Using mathematics to explain why the River Ems is silting up
Why are the River Ems and the Dollard inlet so turbid that they barely harbour any life? Mathematician Henk Schuttelaars (TU Delft) is working on new models to improve our understanding of this puzzling river and find solutions to the problems involved.
Dr H.M. Schuttelaars
Henk Schuttelaars (1970) graduated Utrecht University in 1993 with a degree in physics. He obtained his doctorate at the same university in 1997 on the analysis of underwater soil patterns. He then participated in various projects at TU Delft and Utrecht University as a post-doc. Schuttelaars has been associate professor at TU Delft since 2006. He is currently building a new model to develop a better and more detailed picture of how silt behaves in the River Ems and the Dollard inlet. He hopes this will allow a better understanding of how silt has developed in the Ems estuary.
The River Ems and the Dollard inlet are located in the border area of northern Germany and the province of Groningen in the Netherlands. The water there has almost completely clouded up to the extent that it resembles liquid mud. Why is that?
"It's caused by silt, a muddy substance that consists of clay particles and dead organisms. The amount of silt has been increasing over the past decades and parts of the river are basically now just liquid mud. This impedes the growth of algae, that are at the base of the food chain. Algae are the food of shrimps and shellfish, which in turn are eaten by birds. This has led to severe ecological degradation of the area and there is now almost no life left in the water."
But how did all that silt get there?
"We're not exactly sure of the answer yet, which is why we are currently researching this. What we do know, is that much has changed over the past decades. For example, the Ems has been dredged to make it considerably deeper, for instance to cater for the increasingly larger cruise ships being built at the Papenburg shipyard in Germany. But land reclamation around the Dollard inlet has probably played a role too, because this has reduced the size of the estuary. We also want to know more about the origin of the silt and where it ends up. Before we can arrive at solutions to reduce the amount of silt and make the water clearer again, we first need to understand which processes affect this ecosystem. Otherwise there is no point changing anything; you might even end up making things worse."
How are you conducting your research?
"We're studying various factors that all influence the transporting of silt. One of these is the distribution of sediments throughout the water column, i.e. from the surface of the water to the bottom of the river. We also want to find out where the silt is entering the water and we are examining what happens under hyper-turbid conditions, which occur when a large amount of sediment collects in one place in the water. This influences the flow of the water and so changes the distribution of the silt. In short, we're studying a whole lot of things at once."

The task »
In one to three sentences, explain why, according to the passage on the River Ems, the processes affecting the ecosystem must be understood before any solutions to the silt problem are attempted. The lines here are unrelated to the passage on the River Ems.

Collected data »
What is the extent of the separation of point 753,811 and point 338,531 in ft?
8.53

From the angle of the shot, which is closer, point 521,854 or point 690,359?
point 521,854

Response for this exercise »
Without first understanding which processes affect the ecosystem, there is no point in changing anything. Acting without that understanding might even make the situation worse.